那边的金泽霖也没闲着,在金家小洋楼里会见了一营营长,绰号马大嘴的马宝利。
马大嘴今年四十岁,外表就是个胡子拉碴的糙汉子,听金老爷子说完后拍了桌子,就要带手下过江。
金泽霖说:“马营长少安毋躁,这不是我们金家一家的事情,我看这些人冒充正规军不只是为了这一点儿木头,这是在试探咱们兴山镇的底线,是要抢了咱们的煤矿!”
马大嘴眨了眨眼,问您老是什么意思?
事实上,他才不想出头,刚才那副义愤填膺的模样,不过是做做样子罢了。
金泽霖笑了,捋了捋雪白的胡须道:“不急,老田死了八个人,他总不能袖手旁观,这个仇,还是一起去报的好!”
马大嘴没啥意见,听金老三说对方差不多有一个营的兵力,有帮手岂不是更好?
当天傍晚,金泽霖回到了萝北县,带着于峰去了县警署署长田广仁的家。
金泽霖几句话,就把田广仁说得火冒三丈。
啪!
扬手就给了于峰一个大嘴巴,于峰一声没敢吭。
姐夫打小舅子,天经地义!
当然了,也有小舅子猛的,只要姐姐在家挨欺负,小舅子能把姐夫打得钻桌子。
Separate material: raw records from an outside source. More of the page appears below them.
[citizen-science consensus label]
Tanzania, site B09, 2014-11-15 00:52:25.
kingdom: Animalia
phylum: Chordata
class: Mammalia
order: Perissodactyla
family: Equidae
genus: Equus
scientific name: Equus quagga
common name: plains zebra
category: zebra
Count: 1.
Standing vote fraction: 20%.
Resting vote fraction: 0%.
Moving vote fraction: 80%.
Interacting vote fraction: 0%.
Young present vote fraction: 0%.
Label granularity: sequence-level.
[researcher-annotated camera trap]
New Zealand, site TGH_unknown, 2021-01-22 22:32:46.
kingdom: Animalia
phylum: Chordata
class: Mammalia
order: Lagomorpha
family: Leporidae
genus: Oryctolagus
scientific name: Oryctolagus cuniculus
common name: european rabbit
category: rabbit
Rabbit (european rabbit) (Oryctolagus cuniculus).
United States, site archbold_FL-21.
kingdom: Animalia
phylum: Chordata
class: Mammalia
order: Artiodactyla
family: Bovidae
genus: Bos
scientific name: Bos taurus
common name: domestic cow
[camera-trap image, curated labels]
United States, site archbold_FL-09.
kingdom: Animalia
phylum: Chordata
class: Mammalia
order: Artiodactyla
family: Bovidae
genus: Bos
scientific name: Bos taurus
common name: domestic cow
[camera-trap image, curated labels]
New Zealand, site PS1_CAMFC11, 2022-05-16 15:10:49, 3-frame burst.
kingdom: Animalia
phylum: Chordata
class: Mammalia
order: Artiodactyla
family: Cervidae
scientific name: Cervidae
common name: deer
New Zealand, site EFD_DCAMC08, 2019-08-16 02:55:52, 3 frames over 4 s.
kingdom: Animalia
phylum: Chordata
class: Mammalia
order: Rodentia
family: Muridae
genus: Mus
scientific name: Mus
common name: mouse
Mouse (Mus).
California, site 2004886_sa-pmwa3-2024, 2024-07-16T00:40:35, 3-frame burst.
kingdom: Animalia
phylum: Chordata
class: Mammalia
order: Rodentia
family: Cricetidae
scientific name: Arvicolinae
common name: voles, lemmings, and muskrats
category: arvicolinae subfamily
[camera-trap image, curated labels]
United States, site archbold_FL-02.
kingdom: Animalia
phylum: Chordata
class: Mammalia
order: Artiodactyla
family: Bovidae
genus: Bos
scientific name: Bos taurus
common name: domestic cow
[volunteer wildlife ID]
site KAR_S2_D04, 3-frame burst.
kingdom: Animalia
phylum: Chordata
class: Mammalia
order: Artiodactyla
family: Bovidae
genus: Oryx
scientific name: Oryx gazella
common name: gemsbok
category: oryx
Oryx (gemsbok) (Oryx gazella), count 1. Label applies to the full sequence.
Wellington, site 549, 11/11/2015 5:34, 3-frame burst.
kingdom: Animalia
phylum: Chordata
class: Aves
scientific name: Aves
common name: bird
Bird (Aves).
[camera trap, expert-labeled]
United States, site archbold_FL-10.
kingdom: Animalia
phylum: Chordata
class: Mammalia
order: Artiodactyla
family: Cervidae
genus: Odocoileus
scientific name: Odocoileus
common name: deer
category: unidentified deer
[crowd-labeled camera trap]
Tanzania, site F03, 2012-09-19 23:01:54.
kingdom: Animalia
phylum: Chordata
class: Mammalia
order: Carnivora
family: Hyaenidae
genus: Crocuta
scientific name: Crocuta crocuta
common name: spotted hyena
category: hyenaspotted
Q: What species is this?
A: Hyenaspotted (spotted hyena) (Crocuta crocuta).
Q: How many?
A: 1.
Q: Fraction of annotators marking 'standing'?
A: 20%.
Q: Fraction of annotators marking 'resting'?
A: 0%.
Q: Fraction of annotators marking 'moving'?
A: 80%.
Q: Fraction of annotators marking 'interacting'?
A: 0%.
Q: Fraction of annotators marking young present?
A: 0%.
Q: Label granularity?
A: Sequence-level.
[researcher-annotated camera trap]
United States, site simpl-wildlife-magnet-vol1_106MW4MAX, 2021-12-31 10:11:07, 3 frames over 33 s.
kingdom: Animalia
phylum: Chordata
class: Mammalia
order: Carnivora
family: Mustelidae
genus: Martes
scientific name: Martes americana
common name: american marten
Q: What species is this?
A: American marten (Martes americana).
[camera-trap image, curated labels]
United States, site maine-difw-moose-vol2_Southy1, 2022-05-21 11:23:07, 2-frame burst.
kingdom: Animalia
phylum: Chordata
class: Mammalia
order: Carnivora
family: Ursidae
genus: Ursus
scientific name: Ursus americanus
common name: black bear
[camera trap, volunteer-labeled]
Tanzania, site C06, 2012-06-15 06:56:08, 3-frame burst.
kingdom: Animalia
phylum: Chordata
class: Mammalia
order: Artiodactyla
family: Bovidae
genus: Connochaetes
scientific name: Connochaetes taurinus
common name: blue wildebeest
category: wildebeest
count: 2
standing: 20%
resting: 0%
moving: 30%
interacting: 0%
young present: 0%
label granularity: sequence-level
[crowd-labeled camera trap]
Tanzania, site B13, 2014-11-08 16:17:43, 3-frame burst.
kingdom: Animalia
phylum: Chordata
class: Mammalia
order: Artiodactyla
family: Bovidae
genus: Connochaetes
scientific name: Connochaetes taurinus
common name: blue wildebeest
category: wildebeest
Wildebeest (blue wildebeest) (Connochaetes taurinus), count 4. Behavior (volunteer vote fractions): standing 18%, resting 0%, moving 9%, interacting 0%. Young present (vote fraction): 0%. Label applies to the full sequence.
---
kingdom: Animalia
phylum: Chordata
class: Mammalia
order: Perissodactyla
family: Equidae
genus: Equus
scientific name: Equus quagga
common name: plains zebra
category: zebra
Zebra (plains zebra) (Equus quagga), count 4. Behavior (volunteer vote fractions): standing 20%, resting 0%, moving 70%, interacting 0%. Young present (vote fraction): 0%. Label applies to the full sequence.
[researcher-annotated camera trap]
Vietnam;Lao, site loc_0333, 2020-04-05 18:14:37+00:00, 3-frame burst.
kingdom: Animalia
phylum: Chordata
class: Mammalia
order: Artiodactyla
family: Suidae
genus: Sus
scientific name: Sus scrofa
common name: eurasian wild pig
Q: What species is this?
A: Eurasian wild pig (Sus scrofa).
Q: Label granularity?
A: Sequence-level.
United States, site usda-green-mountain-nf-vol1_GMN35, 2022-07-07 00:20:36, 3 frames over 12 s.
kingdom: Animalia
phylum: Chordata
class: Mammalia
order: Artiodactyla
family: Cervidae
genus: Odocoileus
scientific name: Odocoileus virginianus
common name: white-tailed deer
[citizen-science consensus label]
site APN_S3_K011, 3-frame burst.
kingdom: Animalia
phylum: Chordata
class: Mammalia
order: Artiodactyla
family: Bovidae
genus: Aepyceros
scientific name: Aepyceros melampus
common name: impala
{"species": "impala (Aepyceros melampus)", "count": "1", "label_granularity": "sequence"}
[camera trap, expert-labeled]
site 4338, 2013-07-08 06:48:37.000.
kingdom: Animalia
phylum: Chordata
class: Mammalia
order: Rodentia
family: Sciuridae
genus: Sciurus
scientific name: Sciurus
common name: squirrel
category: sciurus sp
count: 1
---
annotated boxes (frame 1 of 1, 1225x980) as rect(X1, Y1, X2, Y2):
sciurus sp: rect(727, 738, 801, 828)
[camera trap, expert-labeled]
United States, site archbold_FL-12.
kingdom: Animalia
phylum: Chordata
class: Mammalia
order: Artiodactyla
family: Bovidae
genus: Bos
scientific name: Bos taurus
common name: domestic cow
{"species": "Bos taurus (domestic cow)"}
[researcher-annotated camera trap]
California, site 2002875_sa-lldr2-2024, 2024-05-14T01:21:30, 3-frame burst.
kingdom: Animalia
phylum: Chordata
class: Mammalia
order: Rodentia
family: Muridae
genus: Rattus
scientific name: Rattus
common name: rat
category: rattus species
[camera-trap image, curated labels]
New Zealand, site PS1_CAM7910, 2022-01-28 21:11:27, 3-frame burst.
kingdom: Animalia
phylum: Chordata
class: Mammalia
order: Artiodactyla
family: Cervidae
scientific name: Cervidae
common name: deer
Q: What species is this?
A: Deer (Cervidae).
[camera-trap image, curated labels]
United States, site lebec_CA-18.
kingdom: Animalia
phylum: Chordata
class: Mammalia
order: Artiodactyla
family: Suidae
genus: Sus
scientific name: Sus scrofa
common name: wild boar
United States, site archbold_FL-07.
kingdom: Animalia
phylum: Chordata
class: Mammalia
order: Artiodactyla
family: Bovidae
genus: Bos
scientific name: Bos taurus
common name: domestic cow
可于峰不行,没这个姐夫的话,他还是萝北县的小地痞。
“田署长这是干吗?”金泽霖假模假样拦住了他,“话说幸好有于所长,不然我家老三可能都回不来了……”
于峰暗骂老狐狸,没有你的话,我他妈也不会挨打!
田广仁气呼呼落座,一脸的恨铁不成钢:“把你看到的,详详细细说一遍!”
听于峰说完以后,他有些发懵。
萝北县在兴山镇北侧,距离佳木斯240里,分属两个省份,又有一江之隔,只有在冬季封江以后才会有些商贸往来。
他知道老占东和镇中华的事情,也听说过周大胡子,可对其一伙人如何安排的,毫无所知。
思来想去,也没往他身上想。
“老爷子,那个位置对应的是江对岸哪里?”田广仁问。
“往东是响马哨,往西是悦来镇!”
“响马哨已经烧了,没人了呀!悦来镇没有驻军,最近的驻军是吉林守备旅三营,也在佳木斯,相隔八十多里地呢!孙华堂营长人不错,我们曾经喝过酒,他不可能过江去偷木头……谁呢?”
金泽霖轻咳一声:“是谁不重要,重要的是咱们死了118个人,田署长,您看……”
“老爷子,你说句话,我老田头拱地也帮你!”
金泽霖腹诽,你他娘的折了八个人,兴山镇警察所就剩小舅子一个人了,怎么就成帮我了?
“好!”他一脸欣慰,“咱们萝北县保险队还有几十号人,就麻烦田署长也招呼一声吧!”
田广仁暗骂老狐狸,养保险队金家出钱最多,何必非让自己去召集?
万事俱备,只欠东风!
金泽霖施施然起身离开,姐夫小舅子一直送出门。